About the workload
Throughout this workshop, we will mostly use the same workload to show the various CoCo feature. This section briefly explains what this workload is and why is it a good example.
Fraud detection
This example demonstrates a typical Confidential Containers (CoCo) deployment using a fraud-detection application. The primary goal is to show how CoCo protects data in use, even when the application code itself is public.
We will run a model to perform offline credit-card fraud detection, based on the following scenario. Offline credit-card fraud analysis means providing a batch of transactions to a fraud-detection model to find fraudolent operations, instead of doing it live on a one-by-one request.
This is a simplified, pre-built and containerized version of the Openshift AI fraud detection tutorial. Deploying and pushing a model in Openshift AI is not in the scope of this workshop, therefore we already provided a container image with the fraud detection model implemented and ready to use.

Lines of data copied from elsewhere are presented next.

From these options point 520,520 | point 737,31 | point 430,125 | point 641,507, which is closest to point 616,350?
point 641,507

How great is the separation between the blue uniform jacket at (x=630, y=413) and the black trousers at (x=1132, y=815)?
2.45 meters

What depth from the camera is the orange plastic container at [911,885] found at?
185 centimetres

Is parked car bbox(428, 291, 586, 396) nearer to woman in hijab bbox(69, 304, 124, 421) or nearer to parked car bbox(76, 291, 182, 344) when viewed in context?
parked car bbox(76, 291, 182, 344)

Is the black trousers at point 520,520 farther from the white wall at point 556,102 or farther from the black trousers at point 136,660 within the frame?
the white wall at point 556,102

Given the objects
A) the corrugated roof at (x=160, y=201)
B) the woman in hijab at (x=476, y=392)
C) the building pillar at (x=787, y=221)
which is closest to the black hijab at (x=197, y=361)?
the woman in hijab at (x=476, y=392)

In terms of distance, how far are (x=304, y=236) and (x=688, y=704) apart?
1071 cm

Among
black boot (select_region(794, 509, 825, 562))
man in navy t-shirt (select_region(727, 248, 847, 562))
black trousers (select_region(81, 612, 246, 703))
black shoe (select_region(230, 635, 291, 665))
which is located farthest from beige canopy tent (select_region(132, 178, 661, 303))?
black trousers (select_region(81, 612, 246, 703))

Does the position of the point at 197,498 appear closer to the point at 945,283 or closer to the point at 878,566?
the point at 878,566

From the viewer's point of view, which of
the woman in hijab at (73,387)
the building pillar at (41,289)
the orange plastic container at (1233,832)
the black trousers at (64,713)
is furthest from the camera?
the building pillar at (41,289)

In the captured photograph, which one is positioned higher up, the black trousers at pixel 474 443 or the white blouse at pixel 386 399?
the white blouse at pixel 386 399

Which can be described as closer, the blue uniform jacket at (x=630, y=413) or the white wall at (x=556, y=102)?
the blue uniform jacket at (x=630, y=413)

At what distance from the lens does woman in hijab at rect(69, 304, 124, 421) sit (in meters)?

The example is available on Github, and on quay.io/confidential-devhub/signed/fraud-detection:latest.
Protecting Data, Not Code
This deployment operates on two key assumptions:
-
The Model is Public: The fraud-detection model itself is not secret. It was pre-trained on public data and does not require protection.
-
The Data is Private: The credit card datasets contain sensitive customer information and must be protected. This data has been securely collected and encrypted before entering our untrusted cluster.
Prerequisites
In this demo we are not going to show the steps done in the secure environment, to simplify the user experience and not confuse the secure env with the untrusted cluster.
In the secure env we:
-
Generate, encrypt and upload the credit cards dataset to the Azure blob storage. In this workshop, it’s a publicly accessible blob containing only the encrypted dataset.
-
Install and configure Trustee with the key used in the previous point. In this workshop, Trustee is running in the same untrusted cluster but it shouldn’t.

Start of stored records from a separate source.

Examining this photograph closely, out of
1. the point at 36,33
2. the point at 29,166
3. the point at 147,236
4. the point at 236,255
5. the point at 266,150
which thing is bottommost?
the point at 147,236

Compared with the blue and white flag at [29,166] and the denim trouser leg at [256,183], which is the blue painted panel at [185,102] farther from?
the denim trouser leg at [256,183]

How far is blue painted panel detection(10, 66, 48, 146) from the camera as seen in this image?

These two steps above are already prepared for you, no need to do anything at this point.
The Workflow
This is the sequence of operations that happen inside the container:
-
The fraud-detection container starts. The model is already part of the container image.
-
The container tries to understand, via env variables, if the dataset that it has to download is encrypted or not.
-
If the right env is set, it will expect to find a decryption key and blob storage URL mounted somewhere to download & decrypt the dataset.
-
Otherwise it goes into "default" mode, using pre-existing data.
-
-
Once the transactions data is downloaded and loaded into memory, the model inspects one by one each transaction and prints the likelyhood of a fraud.
This is an example podspec for the fraud-detection example workload:
apiVersion: v1
kind: Pod
metadata:
name: fraud-detection
namespace: default
spec:
initContainers:
- name: fetch-secret
image: quay.io/<INSERT_YOUR_IMAGE_HERE>:latest
command:
- /bin/sh
- -c
- |
curl -sf https://<INSERT_YOUR_URL_HERE>/dataset_key -o /app/downloaded_keys/dataset_key
echo "Downloaded decryption key"
volumeMounts:
- name: downloaded-keys-volume
mountPath: /app/downloaded_keys
containers:
- name: fraud-detection
image: quay.io/confidential-devhub/signed/fraud-detection:latest
env:
- name: DECRYPTION_KEY_PATH
value: /app/downloaded_keys/dataset_key
securityContext:
privileged: false
allowPrivilegeEscalation: false
runAsNonRoot: true
runAsUser: 1001
capabilities:
drop:
- ALL
seccompProfile:
type: RuntimeDefault
volumes:
- name: downloaded-keys-volume
emptyDir: {}
Such application does not depend on CoCo, and it’s not written to specifically run with Trustee. The difference will be on how such decryption key and Azure storage URL are available to the application.